Wie kann man das Unternehmen auch in einer Insolvenz sanieren?

Sofern es bei Vorliegen eines Insolvenzgrundes auch einer operativen Restrukturierung bedarf (also z.B. Personalabbau, Standortschließung, Beendigung verlustreicher Verträge, Beendigung von Miet- und Leasingverhältnissen etc.), sind das Eigenverwaltungsverfahren und das Schutzschirmverfahren als bewährte Optionen zu prüfen.

Beide Verfahren sind mit der Einleitung eines Insolvenzverfahrens verknüpft. Für das Schutzschirmverfahren sind die Überschuldung und drohende Zahlungsunfähigkeit als Insolvenzgründe normiert, für das Eigenverwaltungsverfahren zusätzlich noch die bereits eingetretene Zahlungsunfähigkeit.
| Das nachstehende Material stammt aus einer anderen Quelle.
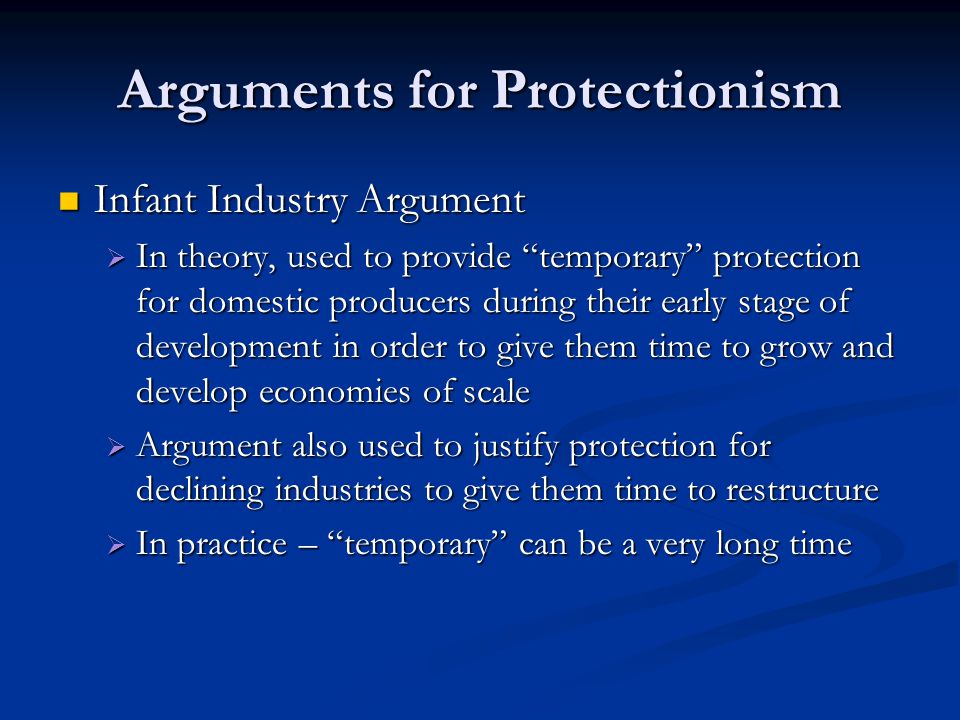 Arguments for Protectionism

Infant Industry Argument

In theory, used to provide “temporary” protection for domestic producers during their early stage of development in order to give them time to grow and develop economies of scale

Argument also used to justify protection for declining industries to give them time to restructure

In practice – “temporary” can be a very long time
In beiden Verfahrensarten behält die Geschäftsführung weiterhin die Verfügungsmacht über das Unternehmen und statt eines Insolvenzverwalters wird seitens des Gerichtes lediglich ein sogenannter Sachwalter zur Aufsicht bestellt.

Wie lange dauert ein Eigenverwaltungsverfahren oder ein Schutzschirmverfahren?

Sowohl das Eigenverwaltungsverfahren als auch das Schutzschirmverfahren werden idealtypisch mit einem Insolvenzplan am Ende des Insolvenzverfahrens abgeschlossen.

Hierin bietet das Unternehmen als Schuldner den Gläubigern eine Quote auf ihre Forderung in Form eines Vergleiches an.

Die Verfahrensdauern liegen bei beiden Verfahren im Durchschnitt zwischen sechs und neun Monaten. In sehr einfach gelagerten Fällen kann die Dauer auch nur vier bis fünf Monate betragen, bei schwierigen Gläubigerverhandlungen aber auch zwölf Monate und mehr.